Zum Gedenken an die Opfer des Sklavenhandels werfen die Akteure und Zuschauer Blüten in die Loire, genau dorthin, von wo aus einst die Sklaventransporter aufbrachen. Sie segelten von der Loire bis zum Atlantik und dann nach Afrika. Der Bürgermeister von Nantes heißt Jean-Marc Ayrault:

"Das ist das erste Memorial in Frankreich und in Europa über diese tragische Geschichte, den Sklavenhandel. Vier Jahrhunderte lang, also elf Millionen Sklaven, die von Afrika nach Amerika geschickt wurden. Nantes hat zu diesem tragischen Handel beigetragen, das entspricht etwa 550.000 Menschen, Männer, Frauen, Kinder."

Nantes war im 18. Jahrhundert die Hauptstadt des französischen Sklavenhandels. Zwischen dem 15. und dem 19. Jahrhundert verschleppten Händler aus der Stadt in 1714 Expeditionen Menschen von Afrika nach Amerika und in die Karibik.

Noch heute zeugen am Kai und auf der nahen Insel Ile Feydeau herrschaftliche Häuser vom damaligen Reichtum der Reeder. Der von der Karibikinsel Guadeloupe stammende Fußballweltmeister Lilian Thuram:

"Sklaverei und Kolonialherrschaft haben die Menschen über ihre Hautfarbe definiert. Schwarz war negativ. Weiß überlegen, weil die damalige Ideologie wollte, dass es Menschen gibt, die überlegen sein sollen, weil ihre Haut heller ist als die der anderen."

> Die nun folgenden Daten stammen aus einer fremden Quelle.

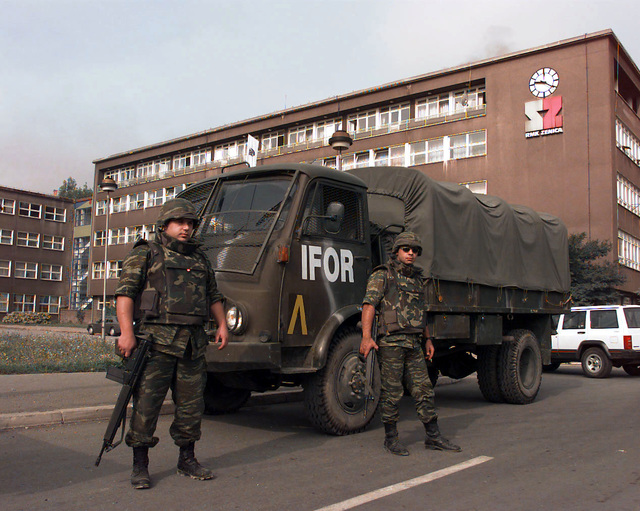 Two Greek Army soldiers, both armed with 7.62mm G3A4 Rifles, stand in front of a Greek Army, IFOR marked, Steyr 680 M (4x4) 4500 kg Truck that is carrying OSCE (Organization for Security and Cooperation in Europe) provided polling kits for the upcoming elections to be held in Zenica, Bosnia-Herzegovina, during Operation Joint Endeavor. Operation Joint Endeavor is a peacekeeping effort by a multinational Implementation Force (IFOR), comprised of NATO and non-NATO military forces, deployed to Bosnia in support of the Dayton Peace Accords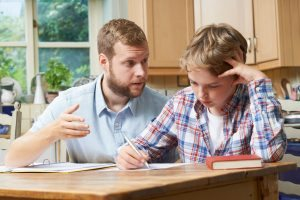 Parent helping son with homework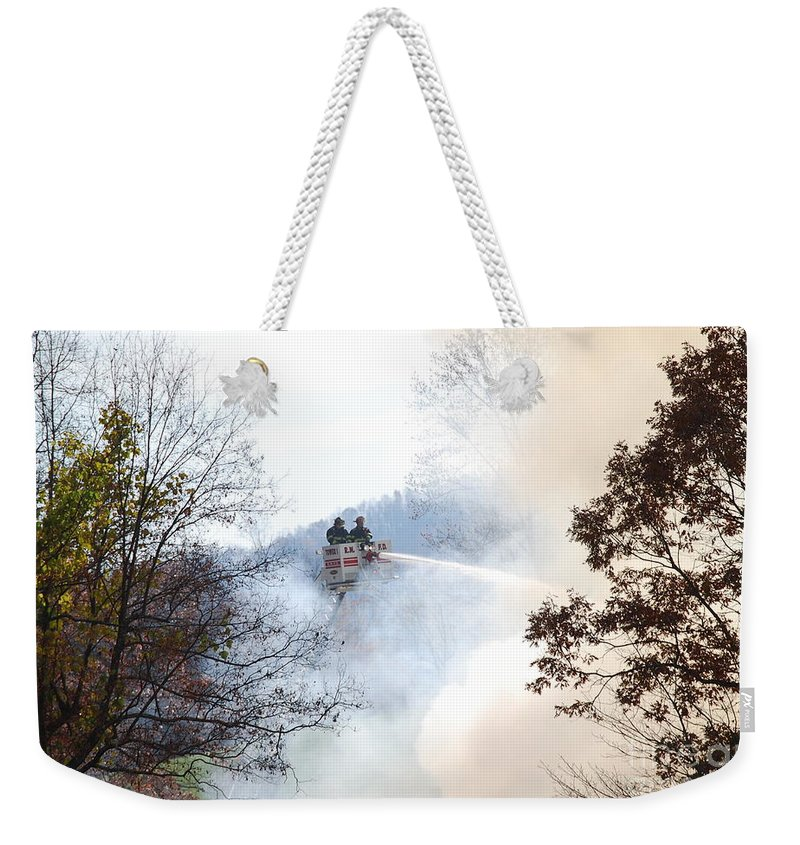 Fire Weekender Tote Bag featuring the photograph Up In Smoke by Eric Liller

Dass die Ideologie der Sklaverei bis heute Folgen hat, ist für den Fußballer klar. Als Schwarzer fühlte er sich erst, als er in Paris war:

"Als ich mit neun Jahren in die Pariser Region kam, stellte ich fest, dass meine Hautfarbe den anderen auffiel, aber auf negative Weise. Es gab damals einen Comic mit einer dummen schwarzen Kuh. Wie sie wurde ich 'Schwärzchen' genannt. Die weiße Kuh in dem Comic war sehr intelligent. Zum Glück bin ich Leuten begegnet, die mir erklärt haben, dass der Rassismus eine intellektuelle und eine politische Konstruktion ist."

2005 gründete Lilian Thuram eine Stiftung, die gegen Rassismus kämpft. Der beliebte Fußballer besucht immer wieder Schulklassen, um über Klischees aufzuklären.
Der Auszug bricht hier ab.